● **RECORDS FOR PROCESSING**
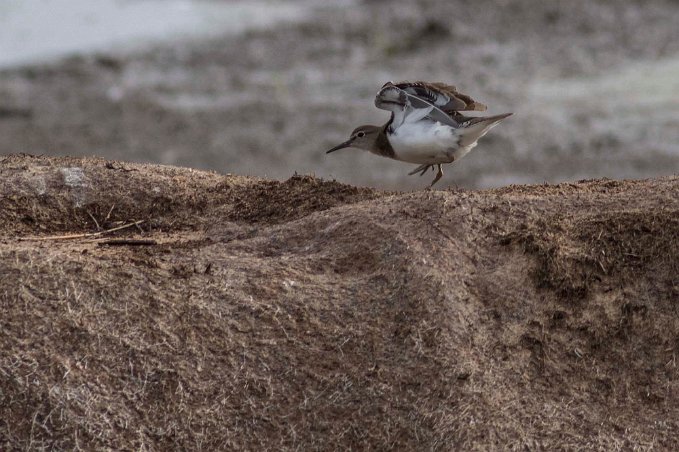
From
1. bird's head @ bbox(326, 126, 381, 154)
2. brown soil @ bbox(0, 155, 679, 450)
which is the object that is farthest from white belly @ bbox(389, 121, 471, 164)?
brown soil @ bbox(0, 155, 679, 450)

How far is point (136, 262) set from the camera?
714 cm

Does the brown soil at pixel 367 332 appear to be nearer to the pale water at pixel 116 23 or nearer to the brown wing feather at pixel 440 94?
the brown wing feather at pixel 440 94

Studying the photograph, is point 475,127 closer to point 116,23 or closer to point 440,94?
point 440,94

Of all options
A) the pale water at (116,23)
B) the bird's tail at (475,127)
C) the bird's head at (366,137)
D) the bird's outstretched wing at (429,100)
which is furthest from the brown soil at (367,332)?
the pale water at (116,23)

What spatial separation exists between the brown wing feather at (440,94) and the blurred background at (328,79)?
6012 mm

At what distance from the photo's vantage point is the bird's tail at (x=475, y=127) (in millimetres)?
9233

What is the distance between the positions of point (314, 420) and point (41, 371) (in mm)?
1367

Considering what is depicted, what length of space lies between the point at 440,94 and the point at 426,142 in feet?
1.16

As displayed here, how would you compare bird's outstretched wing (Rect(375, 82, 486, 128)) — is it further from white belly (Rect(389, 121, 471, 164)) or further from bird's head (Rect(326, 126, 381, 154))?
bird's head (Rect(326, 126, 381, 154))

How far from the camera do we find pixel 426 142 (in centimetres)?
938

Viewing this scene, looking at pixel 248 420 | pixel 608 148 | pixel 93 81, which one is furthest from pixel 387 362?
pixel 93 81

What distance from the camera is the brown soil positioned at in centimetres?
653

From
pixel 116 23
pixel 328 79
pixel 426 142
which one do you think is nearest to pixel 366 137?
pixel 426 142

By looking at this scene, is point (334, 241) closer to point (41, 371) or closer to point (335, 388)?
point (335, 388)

...

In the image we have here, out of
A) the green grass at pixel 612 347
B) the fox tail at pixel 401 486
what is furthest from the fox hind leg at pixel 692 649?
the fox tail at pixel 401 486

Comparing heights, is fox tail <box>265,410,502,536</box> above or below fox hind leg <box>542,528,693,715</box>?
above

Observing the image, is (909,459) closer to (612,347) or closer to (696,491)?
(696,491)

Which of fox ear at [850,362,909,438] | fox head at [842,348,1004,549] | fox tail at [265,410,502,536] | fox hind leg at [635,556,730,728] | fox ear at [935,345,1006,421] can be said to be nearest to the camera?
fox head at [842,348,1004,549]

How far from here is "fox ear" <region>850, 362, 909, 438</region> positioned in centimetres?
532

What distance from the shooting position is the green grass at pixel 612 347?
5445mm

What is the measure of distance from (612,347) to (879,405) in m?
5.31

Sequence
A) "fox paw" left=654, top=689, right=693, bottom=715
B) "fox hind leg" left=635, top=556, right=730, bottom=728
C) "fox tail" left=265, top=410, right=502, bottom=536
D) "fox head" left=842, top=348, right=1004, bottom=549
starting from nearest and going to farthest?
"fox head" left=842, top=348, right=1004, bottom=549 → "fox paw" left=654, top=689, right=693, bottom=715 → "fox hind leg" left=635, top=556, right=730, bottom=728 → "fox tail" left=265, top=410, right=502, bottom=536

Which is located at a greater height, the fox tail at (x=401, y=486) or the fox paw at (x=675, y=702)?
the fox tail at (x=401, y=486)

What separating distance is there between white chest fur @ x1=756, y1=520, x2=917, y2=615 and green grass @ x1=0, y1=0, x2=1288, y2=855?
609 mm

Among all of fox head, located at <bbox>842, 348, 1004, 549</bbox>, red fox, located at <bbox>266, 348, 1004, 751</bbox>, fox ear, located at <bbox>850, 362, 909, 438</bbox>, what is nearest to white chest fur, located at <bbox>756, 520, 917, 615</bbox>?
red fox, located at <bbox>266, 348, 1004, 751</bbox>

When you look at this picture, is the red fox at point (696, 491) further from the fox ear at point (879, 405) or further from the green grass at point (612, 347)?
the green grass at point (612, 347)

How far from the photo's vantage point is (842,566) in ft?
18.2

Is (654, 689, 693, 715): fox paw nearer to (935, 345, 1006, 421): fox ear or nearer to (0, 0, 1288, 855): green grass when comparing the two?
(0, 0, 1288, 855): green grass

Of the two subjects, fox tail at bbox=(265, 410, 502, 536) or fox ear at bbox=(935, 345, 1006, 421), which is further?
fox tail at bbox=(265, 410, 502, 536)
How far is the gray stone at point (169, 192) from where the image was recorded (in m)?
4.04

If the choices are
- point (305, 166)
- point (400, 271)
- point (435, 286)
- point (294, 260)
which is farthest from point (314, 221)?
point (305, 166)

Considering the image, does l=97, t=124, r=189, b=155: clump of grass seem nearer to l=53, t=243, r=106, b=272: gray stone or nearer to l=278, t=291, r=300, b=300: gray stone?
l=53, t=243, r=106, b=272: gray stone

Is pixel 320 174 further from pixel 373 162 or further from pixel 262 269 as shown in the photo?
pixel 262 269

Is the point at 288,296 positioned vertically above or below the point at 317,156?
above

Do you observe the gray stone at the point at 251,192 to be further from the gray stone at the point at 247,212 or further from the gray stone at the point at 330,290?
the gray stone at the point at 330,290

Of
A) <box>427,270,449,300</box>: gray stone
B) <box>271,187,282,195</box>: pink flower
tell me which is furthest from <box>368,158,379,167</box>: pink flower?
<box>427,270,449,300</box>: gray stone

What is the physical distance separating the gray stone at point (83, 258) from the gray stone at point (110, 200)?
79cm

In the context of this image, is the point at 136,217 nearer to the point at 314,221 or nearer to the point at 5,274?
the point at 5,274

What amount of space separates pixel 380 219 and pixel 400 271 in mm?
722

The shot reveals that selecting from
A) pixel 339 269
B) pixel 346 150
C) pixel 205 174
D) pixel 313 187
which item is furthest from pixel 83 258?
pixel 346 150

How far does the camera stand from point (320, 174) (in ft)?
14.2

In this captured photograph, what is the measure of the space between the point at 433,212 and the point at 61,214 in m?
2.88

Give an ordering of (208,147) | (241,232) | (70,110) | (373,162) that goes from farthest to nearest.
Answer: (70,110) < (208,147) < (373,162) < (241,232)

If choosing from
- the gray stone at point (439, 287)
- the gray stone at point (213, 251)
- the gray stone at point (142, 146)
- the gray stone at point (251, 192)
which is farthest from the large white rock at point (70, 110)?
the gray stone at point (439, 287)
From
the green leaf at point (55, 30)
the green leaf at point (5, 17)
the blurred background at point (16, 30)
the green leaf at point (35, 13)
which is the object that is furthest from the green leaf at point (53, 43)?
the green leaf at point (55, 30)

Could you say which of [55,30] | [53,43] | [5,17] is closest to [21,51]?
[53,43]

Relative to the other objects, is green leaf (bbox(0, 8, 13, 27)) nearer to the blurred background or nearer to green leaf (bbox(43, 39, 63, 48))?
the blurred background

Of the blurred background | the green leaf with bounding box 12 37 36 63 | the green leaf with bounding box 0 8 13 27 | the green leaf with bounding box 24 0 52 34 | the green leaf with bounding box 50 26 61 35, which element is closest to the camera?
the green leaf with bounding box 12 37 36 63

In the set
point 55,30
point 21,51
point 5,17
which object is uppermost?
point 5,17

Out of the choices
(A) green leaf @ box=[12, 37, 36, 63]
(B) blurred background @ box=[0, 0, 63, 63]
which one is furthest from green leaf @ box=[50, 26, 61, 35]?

...

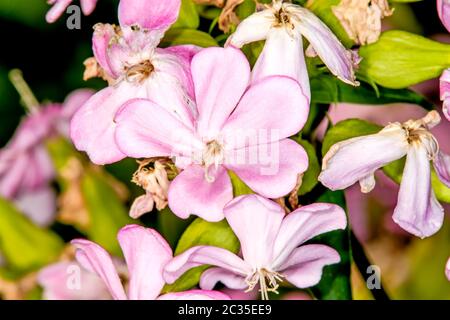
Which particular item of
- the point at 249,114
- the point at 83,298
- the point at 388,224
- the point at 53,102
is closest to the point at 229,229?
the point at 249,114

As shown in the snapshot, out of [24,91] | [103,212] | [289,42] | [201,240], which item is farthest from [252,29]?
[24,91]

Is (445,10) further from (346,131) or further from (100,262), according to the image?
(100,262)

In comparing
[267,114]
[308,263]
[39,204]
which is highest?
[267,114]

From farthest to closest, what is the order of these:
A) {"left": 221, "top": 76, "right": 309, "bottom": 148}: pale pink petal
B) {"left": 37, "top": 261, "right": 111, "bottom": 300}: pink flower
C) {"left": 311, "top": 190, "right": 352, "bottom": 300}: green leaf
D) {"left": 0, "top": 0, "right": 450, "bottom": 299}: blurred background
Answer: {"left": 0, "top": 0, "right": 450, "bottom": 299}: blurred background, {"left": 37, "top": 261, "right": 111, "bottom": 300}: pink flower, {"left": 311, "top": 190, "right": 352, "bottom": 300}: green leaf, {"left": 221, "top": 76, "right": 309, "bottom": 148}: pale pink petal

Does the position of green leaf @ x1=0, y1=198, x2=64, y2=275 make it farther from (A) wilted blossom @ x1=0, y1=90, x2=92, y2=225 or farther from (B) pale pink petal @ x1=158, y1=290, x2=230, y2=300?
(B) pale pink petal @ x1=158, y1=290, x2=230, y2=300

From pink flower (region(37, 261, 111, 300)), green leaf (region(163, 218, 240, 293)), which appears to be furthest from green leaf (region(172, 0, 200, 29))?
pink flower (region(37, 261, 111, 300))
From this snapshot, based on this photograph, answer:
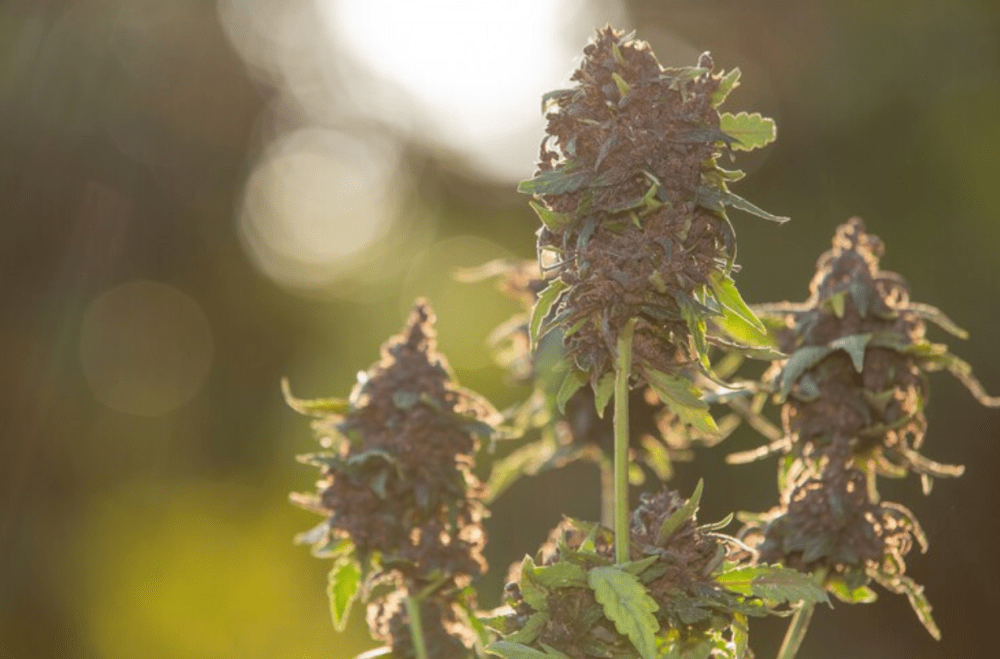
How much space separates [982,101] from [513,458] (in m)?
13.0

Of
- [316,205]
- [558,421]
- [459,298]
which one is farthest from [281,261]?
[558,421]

● **TASK TO CARRY OUT**
Format the items starting with the line that contains "How far does" and going on through the line that contains "Answer: (70,110) <" as a two-column CSV with the headers item_text and answer. Write one row per item, put each value in a single quoted field, and replace line breaks with spaces.

● **WORKED ANSWER**
item_text,answer
"How far does the camera stand from point (320, 174) (in ft)?","14.2"
"In this captured photograph, what is the measure of the space between the point at 433,212 and the point at 61,214 in m?","2.88"
"Give an ordering of (208,147) | (241,232) | (70,110) | (373,162) that goes from farthest to nearest. Answer:","(70,110) < (208,147) < (373,162) < (241,232)"